Extrait du texte:

La légitime défense ou le choix des mots

Par Michel Marque le 09 Novembre 2016

Le choix des mots est un élément essentiel dans une bonne compréhension de la règle de droit pour les professionnels qui l’utilisent mais surtout pour tous les justiciables.

Les derniers événements qui mobilisent les policiers tous les soirs dans la rue ont fait ressurgir le serpent de mer de la légitime défense.

La notion juridique de légitime défense s’inscrit au sein des causes objectives d’irresponsabilité pénale ou faits justificatifs prévues à l’article 122-5 du code pénal qui énonce que « N’est pas pénalement responsable la personne qui, devant une atteinte injustifiée envers elle-même ou autrui, accomplit, dans le même temps, un acte commandé par la nécessité de la légitime défense d’elle-même ou d’autrui, sauf s’il y a disproportion entre les moyens de défense employés et la gravité de l’atteinte. »

Cette définition met en exergue trois conditions qui doivent être nécessairement remplies pour se prévaloir de ce fait justificatif. La riposte doit être concomitante à une atteinte injustifiée, strictement nécessaire, et surtout proportionnée.

Consignes de l'exercice: Recopiez à l'identique le passage du texte sur la légitime défense qui débute par les mots « Par Michel Marque le » et s'achève sur « la légitime défense. ».

[Éléments d'un jeu de données]
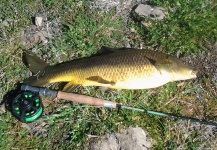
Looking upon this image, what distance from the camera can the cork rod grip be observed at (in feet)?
15.2

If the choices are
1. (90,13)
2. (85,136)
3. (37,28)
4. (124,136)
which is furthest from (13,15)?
(124,136)

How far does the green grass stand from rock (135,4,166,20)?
3.2 inches

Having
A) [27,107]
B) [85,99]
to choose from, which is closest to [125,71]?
[85,99]

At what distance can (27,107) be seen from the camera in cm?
472

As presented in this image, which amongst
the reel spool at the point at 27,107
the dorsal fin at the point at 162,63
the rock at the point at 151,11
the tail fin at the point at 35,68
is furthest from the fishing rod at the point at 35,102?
the rock at the point at 151,11

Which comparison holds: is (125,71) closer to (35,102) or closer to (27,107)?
(35,102)

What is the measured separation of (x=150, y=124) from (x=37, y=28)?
2.48 m

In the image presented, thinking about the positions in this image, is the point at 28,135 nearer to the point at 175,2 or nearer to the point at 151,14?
the point at 151,14

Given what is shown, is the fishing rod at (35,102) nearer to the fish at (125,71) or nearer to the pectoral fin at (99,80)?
the fish at (125,71)

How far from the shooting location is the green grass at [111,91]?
15.8ft

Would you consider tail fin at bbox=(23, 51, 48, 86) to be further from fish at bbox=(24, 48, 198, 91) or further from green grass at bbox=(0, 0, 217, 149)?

Corrigé du problème:
Par Michel Marque le 09 Novembre 2016

Le choix des mots est un élément essentiel dans une bonne compréhension de la règle de droit pour les professionnels qui l’utilisent mais surtout pour tous les justiciables.

Les derniers événements qui mobilisent les policiers tous les soirs dans la rue ont fait ressurgir le serpent de mer de la légitime défense.